**WHAT NEEDS TO BE DONE**
Reproduce every line of the material from the line holding "Examining the scene" through the end of the material, inclusive, leaving out the pictures. Keep each line as it is, except multiply each coordinate in the answers by 0.7 and round it to a whole number, with halves rounded up.

**STORED DATA**
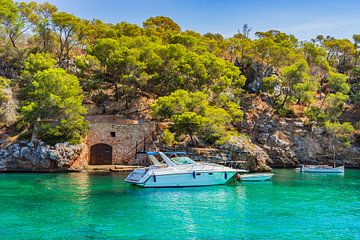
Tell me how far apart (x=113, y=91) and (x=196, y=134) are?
766 inches

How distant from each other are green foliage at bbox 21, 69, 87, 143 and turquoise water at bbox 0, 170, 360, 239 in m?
8.79

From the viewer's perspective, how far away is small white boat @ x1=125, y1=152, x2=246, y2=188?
34625mm

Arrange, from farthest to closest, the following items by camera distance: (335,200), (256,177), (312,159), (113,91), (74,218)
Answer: (113,91), (312,159), (256,177), (335,200), (74,218)

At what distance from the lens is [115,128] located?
49.7m

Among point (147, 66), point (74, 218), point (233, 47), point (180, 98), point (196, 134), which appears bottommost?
point (74, 218)

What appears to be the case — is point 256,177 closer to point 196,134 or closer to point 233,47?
point 196,134

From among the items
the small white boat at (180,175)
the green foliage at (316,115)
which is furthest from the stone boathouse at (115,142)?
the green foliage at (316,115)

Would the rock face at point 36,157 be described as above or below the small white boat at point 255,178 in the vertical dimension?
above

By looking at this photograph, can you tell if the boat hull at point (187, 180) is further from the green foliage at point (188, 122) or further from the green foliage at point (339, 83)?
the green foliage at point (339, 83)

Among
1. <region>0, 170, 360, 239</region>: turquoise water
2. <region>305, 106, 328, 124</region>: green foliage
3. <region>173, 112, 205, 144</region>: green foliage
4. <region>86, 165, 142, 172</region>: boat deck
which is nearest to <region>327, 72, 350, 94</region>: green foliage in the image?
<region>305, 106, 328, 124</region>: green foliage

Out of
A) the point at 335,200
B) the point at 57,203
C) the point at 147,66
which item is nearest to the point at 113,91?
the point at 147,66

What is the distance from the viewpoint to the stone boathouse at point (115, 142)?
162 feet

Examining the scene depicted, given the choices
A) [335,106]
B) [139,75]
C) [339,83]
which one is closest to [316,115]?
[335,106]

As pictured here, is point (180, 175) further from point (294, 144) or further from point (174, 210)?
point (294, 144)
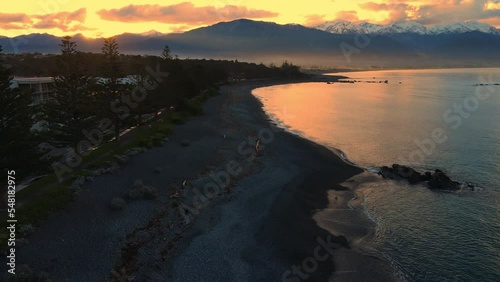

**ANSWER FOR THE TASK**
Examining the scene depicted, given the choices
A) [335,106]
B) [139,75]
C) [339,83]
which one is closest to [316,115]?
[235,74]

As pictured here, is point (180, 175) further from point (294, 144) or further from point (174, 210)?
point (206, 101)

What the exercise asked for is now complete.